Problem $2$ is more difficult, and the probability of finding the median tends to $0$ for $n\to\infty$. Basically, this is because in the other problems success is almost certain when choosing plausible candidates near the end, whereas in Problem $2$ only the very last candidate has probability $1$ of being the median if it's a plausible candidate, and the penultimate one already only has probablity roughly $1/2$, and so on.

The problem can be solved numerically as follows: The decisions can only depend on the rank of the current candidate. Early in the process all candidates should be rejected; later candidates in some range of central ranks should be accepted, where the range depends on time. To determine the optimal range at each time step, we can start at the end, and at each time step for each rank compare the probability of success if we choose the candidate, given its rank, to the probability of success if we skip the candidate, and pick the greater one.
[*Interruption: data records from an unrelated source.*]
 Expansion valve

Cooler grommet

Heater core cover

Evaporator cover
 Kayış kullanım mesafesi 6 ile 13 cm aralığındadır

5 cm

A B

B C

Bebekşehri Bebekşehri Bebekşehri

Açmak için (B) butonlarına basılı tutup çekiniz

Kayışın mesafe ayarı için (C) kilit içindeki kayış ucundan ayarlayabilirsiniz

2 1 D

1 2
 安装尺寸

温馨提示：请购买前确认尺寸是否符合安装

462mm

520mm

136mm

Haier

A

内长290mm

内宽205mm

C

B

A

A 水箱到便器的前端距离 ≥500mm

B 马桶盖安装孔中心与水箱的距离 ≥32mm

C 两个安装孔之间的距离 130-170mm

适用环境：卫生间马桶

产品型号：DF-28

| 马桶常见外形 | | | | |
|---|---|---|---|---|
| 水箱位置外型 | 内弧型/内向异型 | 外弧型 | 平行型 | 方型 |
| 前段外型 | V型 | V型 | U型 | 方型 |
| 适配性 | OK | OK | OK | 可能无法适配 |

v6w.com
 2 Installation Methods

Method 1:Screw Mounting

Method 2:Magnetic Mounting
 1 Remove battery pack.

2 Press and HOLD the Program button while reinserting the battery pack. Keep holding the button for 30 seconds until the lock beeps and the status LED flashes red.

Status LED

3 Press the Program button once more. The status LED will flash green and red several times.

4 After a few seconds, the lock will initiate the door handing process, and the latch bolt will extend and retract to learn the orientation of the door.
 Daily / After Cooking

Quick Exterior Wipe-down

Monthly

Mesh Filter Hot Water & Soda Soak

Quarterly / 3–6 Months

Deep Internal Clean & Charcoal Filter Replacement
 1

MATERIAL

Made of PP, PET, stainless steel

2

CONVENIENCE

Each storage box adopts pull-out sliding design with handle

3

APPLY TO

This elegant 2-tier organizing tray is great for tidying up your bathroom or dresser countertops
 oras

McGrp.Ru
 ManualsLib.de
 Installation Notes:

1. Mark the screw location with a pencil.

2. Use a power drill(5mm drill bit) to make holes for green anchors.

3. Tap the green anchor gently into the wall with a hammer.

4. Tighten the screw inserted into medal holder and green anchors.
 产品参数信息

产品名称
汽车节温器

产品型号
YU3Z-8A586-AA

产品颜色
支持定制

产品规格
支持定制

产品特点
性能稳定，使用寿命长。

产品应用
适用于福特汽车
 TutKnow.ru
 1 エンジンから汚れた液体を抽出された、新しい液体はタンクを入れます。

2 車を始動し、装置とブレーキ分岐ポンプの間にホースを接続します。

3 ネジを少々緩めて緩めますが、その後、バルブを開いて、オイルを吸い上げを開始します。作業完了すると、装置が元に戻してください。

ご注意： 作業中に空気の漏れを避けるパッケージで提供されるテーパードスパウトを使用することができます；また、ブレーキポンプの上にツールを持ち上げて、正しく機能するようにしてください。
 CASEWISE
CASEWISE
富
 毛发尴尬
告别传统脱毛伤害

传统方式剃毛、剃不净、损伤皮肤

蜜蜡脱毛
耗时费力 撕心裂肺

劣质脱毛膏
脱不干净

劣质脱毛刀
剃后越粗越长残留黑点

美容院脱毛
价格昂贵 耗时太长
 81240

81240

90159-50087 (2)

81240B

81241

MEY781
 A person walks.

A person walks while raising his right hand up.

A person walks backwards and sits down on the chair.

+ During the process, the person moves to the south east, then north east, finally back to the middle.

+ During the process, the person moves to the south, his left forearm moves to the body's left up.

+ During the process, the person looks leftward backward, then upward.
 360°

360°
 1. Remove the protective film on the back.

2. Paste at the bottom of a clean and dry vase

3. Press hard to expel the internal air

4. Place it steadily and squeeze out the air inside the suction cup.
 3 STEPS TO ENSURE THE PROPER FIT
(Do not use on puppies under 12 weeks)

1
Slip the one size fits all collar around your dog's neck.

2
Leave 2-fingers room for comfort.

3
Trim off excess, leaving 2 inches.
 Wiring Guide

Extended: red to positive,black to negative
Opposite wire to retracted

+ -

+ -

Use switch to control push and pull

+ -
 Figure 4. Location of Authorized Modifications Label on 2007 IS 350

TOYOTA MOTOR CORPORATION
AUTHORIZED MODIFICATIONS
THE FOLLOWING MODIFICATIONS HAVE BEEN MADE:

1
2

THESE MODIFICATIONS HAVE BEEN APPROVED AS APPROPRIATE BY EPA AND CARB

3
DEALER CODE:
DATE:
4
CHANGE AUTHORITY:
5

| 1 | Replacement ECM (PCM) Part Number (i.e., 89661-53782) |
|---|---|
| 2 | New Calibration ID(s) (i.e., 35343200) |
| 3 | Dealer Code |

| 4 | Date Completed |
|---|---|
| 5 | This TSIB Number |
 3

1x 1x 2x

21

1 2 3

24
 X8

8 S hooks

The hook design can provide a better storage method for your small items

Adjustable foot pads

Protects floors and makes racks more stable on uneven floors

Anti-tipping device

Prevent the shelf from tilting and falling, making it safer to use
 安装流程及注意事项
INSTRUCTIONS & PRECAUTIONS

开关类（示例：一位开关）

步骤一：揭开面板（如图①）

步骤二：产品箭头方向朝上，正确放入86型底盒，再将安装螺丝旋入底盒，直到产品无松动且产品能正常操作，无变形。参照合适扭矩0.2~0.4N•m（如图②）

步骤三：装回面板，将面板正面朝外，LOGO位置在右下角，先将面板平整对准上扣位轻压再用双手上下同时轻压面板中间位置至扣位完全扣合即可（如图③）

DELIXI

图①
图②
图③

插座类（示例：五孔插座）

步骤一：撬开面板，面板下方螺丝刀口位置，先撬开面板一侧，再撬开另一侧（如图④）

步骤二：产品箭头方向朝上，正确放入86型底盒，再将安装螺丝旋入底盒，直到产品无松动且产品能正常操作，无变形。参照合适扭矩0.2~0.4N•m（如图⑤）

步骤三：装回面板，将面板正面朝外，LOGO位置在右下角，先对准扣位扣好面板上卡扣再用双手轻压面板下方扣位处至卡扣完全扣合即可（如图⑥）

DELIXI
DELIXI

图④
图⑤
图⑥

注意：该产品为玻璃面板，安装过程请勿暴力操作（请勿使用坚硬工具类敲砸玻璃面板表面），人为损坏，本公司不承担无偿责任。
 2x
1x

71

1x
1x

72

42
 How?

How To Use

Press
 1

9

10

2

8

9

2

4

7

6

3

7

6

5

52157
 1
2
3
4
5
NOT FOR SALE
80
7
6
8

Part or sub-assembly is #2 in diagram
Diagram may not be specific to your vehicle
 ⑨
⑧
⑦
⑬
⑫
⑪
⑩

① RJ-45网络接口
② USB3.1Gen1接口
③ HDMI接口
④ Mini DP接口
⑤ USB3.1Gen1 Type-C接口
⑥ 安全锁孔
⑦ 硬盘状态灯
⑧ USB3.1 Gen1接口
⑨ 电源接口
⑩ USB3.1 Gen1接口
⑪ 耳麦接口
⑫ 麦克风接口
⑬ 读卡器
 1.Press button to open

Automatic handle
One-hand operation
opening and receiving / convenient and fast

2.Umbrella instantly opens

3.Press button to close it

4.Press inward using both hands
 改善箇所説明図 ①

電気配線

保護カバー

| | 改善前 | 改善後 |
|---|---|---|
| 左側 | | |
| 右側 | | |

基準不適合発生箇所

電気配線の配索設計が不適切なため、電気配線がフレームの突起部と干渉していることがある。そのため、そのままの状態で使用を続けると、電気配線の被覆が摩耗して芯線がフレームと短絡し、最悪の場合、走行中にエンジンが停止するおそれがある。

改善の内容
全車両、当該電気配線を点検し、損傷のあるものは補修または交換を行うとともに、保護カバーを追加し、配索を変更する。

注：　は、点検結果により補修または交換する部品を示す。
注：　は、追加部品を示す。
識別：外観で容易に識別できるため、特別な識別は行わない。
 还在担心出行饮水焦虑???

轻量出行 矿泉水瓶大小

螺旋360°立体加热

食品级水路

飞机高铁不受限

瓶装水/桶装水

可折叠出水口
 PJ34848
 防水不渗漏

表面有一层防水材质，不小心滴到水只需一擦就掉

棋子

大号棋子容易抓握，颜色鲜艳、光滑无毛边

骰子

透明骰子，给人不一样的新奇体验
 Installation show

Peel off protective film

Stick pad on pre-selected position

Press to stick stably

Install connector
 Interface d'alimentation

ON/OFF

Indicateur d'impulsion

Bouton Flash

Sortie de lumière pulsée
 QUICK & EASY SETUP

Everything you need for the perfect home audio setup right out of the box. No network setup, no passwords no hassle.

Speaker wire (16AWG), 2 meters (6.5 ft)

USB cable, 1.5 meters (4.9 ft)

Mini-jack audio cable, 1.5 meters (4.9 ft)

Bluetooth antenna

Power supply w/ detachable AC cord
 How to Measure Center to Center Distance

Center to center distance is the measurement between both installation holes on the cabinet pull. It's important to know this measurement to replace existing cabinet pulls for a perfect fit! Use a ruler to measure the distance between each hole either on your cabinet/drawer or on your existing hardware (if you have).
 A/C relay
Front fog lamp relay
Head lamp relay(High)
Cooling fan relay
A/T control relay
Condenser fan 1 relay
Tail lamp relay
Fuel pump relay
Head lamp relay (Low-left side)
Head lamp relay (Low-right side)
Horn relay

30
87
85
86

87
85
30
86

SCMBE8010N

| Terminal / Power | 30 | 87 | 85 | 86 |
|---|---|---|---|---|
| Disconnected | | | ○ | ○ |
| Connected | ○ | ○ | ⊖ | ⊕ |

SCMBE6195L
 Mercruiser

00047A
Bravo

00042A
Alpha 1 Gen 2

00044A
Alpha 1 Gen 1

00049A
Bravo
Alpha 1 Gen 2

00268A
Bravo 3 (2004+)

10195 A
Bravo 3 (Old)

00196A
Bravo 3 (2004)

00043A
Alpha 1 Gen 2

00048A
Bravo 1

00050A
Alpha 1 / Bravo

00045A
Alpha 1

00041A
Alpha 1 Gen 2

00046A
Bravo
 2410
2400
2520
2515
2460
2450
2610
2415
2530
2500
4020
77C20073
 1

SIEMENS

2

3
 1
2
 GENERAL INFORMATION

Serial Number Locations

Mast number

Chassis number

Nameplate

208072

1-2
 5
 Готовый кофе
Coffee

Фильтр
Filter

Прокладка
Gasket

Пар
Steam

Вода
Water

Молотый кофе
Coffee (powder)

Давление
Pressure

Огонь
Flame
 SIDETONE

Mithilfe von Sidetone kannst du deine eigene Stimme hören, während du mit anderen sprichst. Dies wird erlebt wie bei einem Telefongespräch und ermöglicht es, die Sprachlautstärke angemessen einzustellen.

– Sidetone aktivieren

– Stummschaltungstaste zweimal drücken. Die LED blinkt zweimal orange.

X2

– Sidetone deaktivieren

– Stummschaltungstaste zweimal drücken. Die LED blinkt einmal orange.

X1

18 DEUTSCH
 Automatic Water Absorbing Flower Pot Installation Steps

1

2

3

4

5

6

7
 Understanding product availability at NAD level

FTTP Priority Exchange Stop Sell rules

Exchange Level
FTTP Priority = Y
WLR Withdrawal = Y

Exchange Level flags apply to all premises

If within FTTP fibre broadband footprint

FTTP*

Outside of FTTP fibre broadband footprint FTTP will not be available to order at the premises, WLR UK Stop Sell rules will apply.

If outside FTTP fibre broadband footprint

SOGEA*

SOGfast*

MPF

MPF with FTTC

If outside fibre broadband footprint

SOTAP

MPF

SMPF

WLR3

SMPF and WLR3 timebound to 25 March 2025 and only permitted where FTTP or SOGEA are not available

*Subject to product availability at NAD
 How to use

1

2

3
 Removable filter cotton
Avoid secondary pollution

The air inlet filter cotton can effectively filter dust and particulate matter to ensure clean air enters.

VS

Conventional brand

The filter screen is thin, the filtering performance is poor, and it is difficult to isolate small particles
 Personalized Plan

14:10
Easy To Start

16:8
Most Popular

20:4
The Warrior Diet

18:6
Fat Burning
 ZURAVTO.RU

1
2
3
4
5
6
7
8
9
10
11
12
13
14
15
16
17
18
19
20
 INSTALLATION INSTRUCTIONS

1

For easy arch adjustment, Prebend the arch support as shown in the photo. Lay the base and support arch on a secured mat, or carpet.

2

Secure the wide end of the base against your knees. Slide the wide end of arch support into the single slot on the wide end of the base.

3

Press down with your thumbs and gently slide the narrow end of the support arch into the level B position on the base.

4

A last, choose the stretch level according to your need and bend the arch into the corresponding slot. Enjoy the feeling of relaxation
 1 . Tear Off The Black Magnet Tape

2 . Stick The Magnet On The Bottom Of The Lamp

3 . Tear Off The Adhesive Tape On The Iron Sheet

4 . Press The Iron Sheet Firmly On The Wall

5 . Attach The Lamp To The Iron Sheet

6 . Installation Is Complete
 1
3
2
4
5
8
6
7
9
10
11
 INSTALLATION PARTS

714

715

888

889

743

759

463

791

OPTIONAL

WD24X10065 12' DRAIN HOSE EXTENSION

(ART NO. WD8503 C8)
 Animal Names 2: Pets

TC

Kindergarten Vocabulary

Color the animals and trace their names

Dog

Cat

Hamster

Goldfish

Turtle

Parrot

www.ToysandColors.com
Then by summing these success probabilities over all ranks we get the overall success probability, which becomes the probability of success on skipping for the previous time step.

Given that the $i$-th candidate has rank $j$, its probability of being the median is (assuming odd $n$)

$$P(i\text{ is the median}\mid i\text{ has rank } j)=\frac in\frac{\binom m{j-1}\binom m{i-j}}{\binom{2m}{i-1}}$$

(the probability $1/n$ of being the median over the probability $1/i$ of having rank $j$ times the probability of choosing $j-1$ out of $m$ values above this one and $i-j$ out of $m$ values below this one, where $m=(n-1)/2$). Approximating this using Stirling's formula doesn't lead to a scale-invariant equation as in the other problems. Numerical solution shows that the success probability decreases with $n$, and the fraction of candidates after which one should start accepting candidates with central ranks increases with $n$. Up to $n=729$, the range of central ranks in which candidates should be accepted never grows beyond $5$ on either side of the centre. Here are some results for the success probability $p$ and for the number $r$ and fraction $x$ of initial candidates to be ignored:

$$ \begin{array}{c|c|c} n&p&r&x\\\hline 1&1\\ 3&0.333333\\ 9&0.256085&4&0.444444\\ 27&0.174775&16&0.592593\\ 81&0.122964&54&0.666667\\ 243&0.086665&180&0.740741\\ 729&0.060955&590&0.809328 \end{array} $$

(The entries at the top right are empty because there's no choice in the first line and the choice doesn't make a difference in the second line.) Here's the code I used for this; it also performs a simulation in the end to check that the optimized strategy achieves the calculated probability.

It looks as if the success probability may follow a power law as function of $n$; if so, the exponent is approximately $-0.32$.